Five years ago I landed here; I was broke an’ feelin’ sick,
An’ the brown girl took an’ loved me up, an’ stuck to me like a brick;
An’ now I find it an effort to stick to her likewise;
Say! any kind of a female is better than us male guys.
Say, lady! don’t you remember them words that Shakespeare said
About a feller’s sex settin’ boldly on his head?
Why didn’t Gawd make us different when He put us here below;
Why did He give me a conscience? That’s what I’d like to know.
There’s Loring, an’ Ives an’ Phelan, in the same sort of mess as me;
Loring is handsome an’ bad clear through, an’ he laughs an’ says it’s a spree.

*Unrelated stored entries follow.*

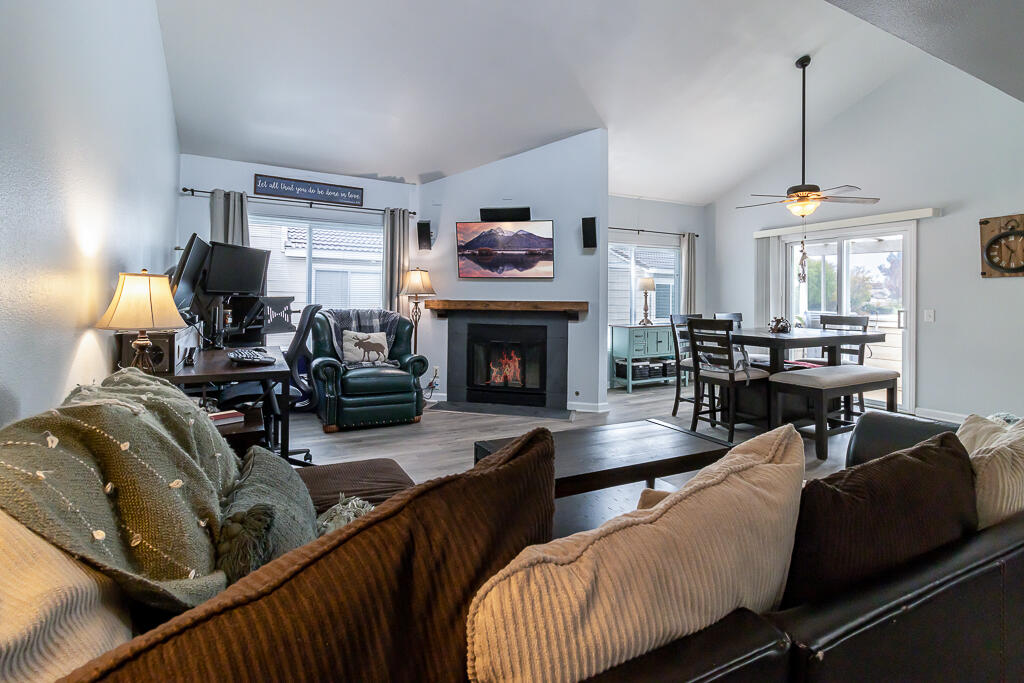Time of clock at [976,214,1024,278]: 10:32
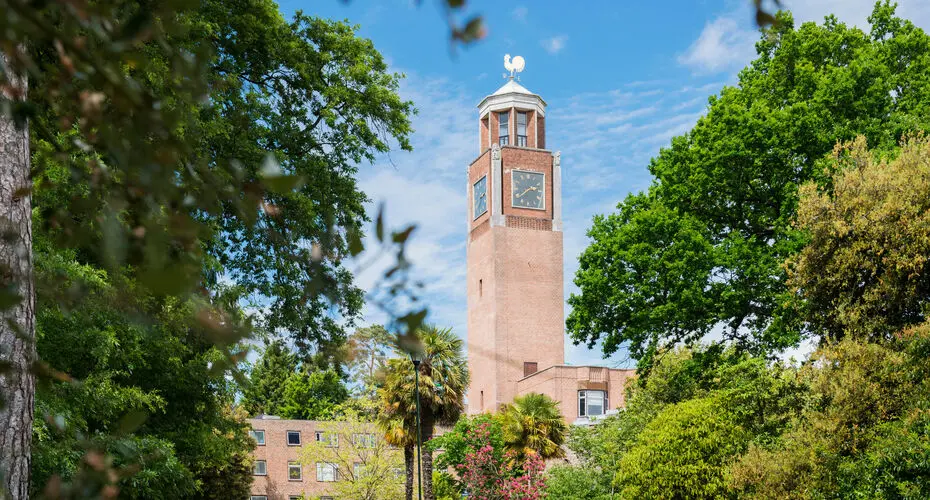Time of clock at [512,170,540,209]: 2:38
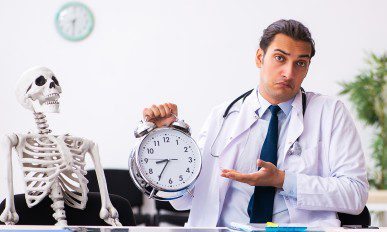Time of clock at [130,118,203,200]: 8:35
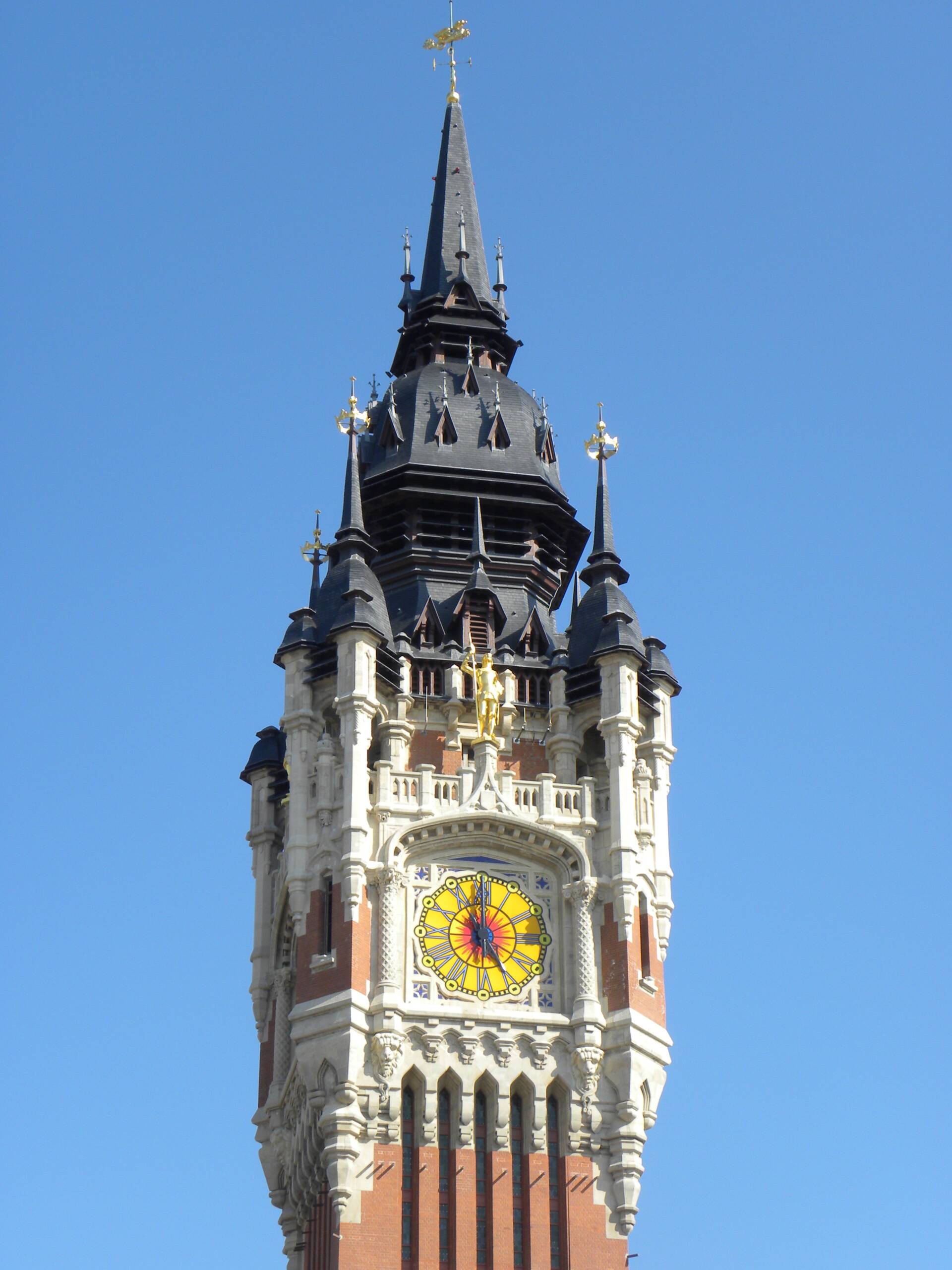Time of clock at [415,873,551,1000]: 5:00
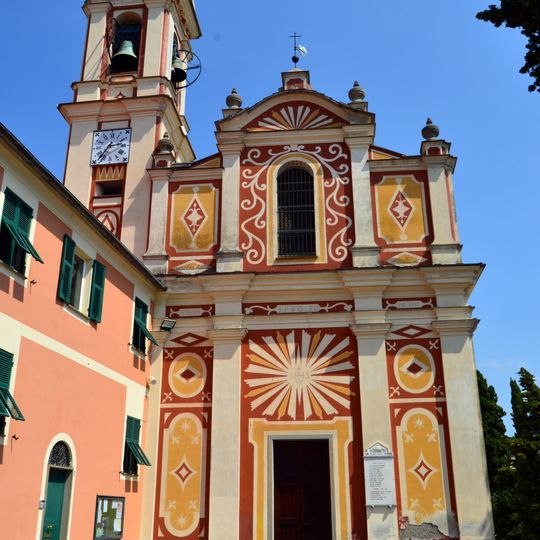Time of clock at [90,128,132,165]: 2:36
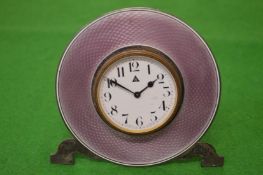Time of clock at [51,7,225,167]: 1:50
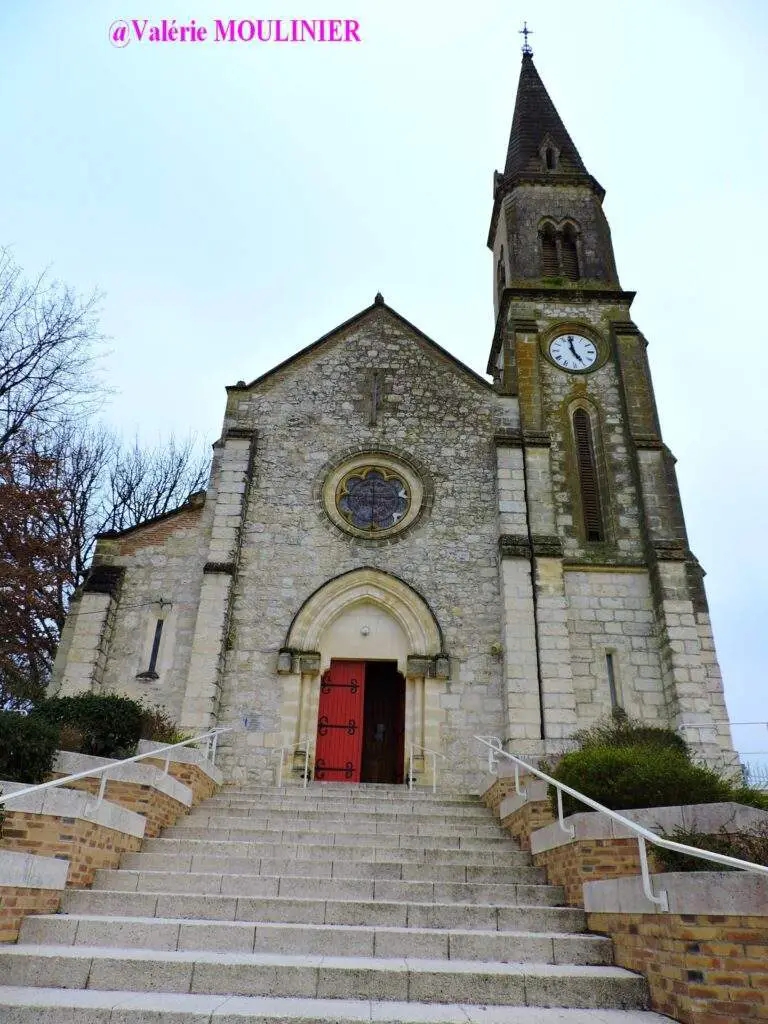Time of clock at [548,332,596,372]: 4:59
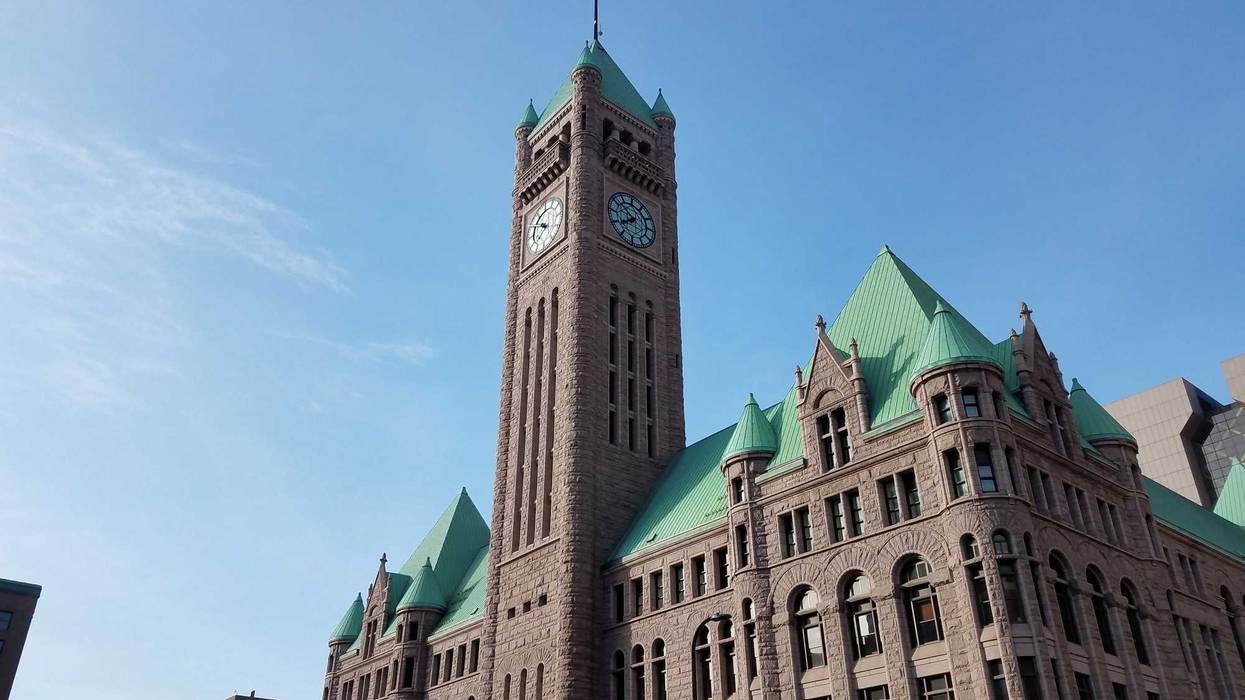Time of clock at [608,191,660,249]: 7:51
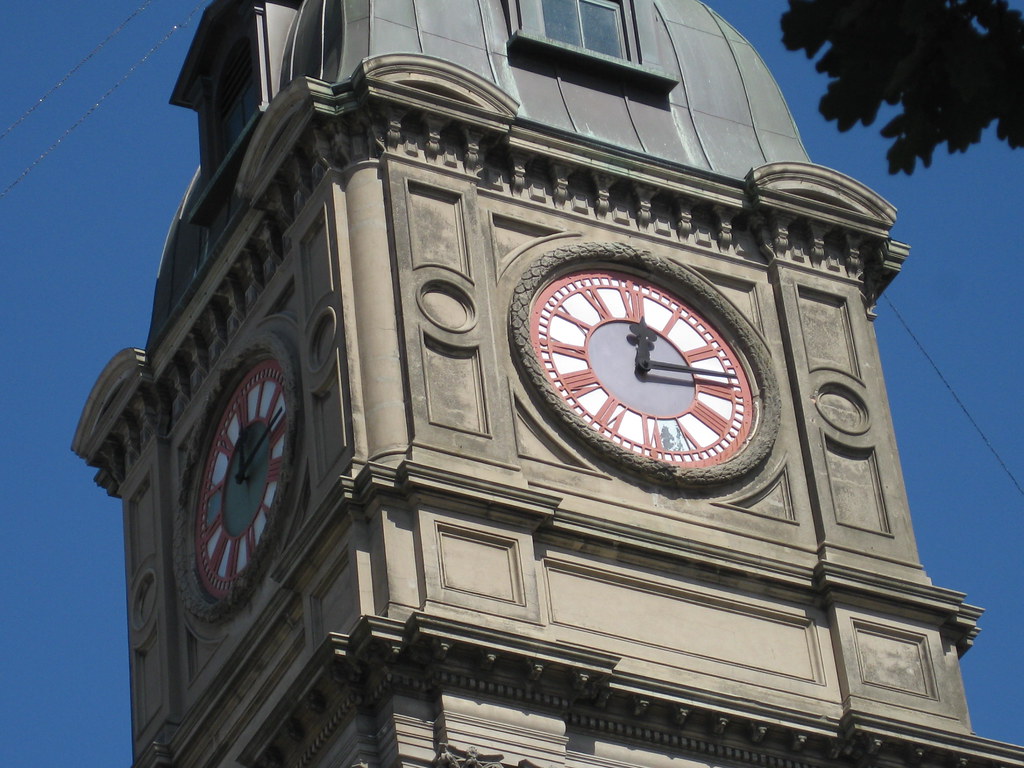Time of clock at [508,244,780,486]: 12:13
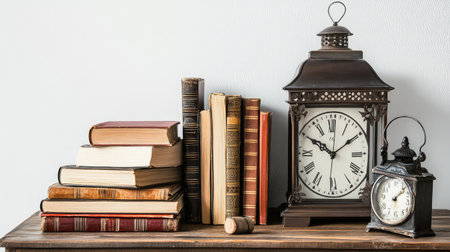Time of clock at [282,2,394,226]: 10:09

He laughed last night when he came to the park, an’ sat with me on a bench,
An’ he said: “Cut out that mopin’, kid; she’s only a nigger wench.”
“But what about them kids?” says I, “ain’t they part of my flesh and blood?”
“It’s been that way with us guys,” says he, “since the time of the ark an’ flood.
If you take the bunch to New Orleans, you’ll all get landed in gaol
For a crime that ain’t no crime at all, an’ ye can’t get out on bail.
Leave her on Fourteenth street,” says he, with a laugh that was loud an’ rude,
“An’ some old Dutch guy will blow in some day an’ will take care of the whole darn brood.”
But I know that she’ll curse me if I go, an’ I know that them curses fall;
God knows in my life there’s enough of woe; an’ she’s human, after all.
THE FLIGHT OF THE MANLY ONES.
ORING and Ives and Phelan went off to Colon last night,
And the women on Fourteenth street are sad, and the kids are filled with fright!
At eight last evening Loring came to bid his child “good-bye”;
He picked her up and he kissed her, and you ought to hear him sigh.
“Gee! you’re a pretty kid,” says he, in a tone of voice that was sad;
“Your lips and your skin are mighty good; it’s a pity your hair is bad.”
Then he looked in the baby’s eyes a while, and he says in a voice of despair:
“I hate to leave this poor little child; there’s my mother’s image there!”
The brown one was crying to beat the band,
And Loring, he looked wild,
And says he to her, a kind of off-hand,
“Woman! look after your child!
This is no time for sentiment; bring the money you’ve kept for me;
And God help you if you have it spent,” says he, as he winked at me.
He counted the money out to her—five hundred and forty-five,
And says he, “If you divvy this up with a guy I’ll come and skin you alive.
Take the kid from this place of stench, for I’m coming back some day—
Not to see you, you doggone wench—to take my child away.”
Two Voodoos were sitting and looking on; they intended to give him some dope
That would make him sleep till the train had gone, After that there’d be little hope
That he’d ever wake to things again—that are wholesome and clean and good.
He’d thirst for low life without twinge of pain, if the Voodoos got dope to his blood.
Well, then we went out to Corozal, where the others were taking the train,
And a white girl waited for Loring there, and her tears fell down like rain.
He didn’t seem to mind it at all; in fact, he looked rather proud,
When a married woman ran up to him and kissed him before the crowd.
Then Phelan and Ives, in an awful fright, got into the train mighty quick,
For their women from Fourteenth street were there, and each had a gun and a brick.
Gee! it’s the limit, the way we guys will tamper with women’s lives,
When we have nothing in mind but to leave them behind, like Loring and Phelan and Ives.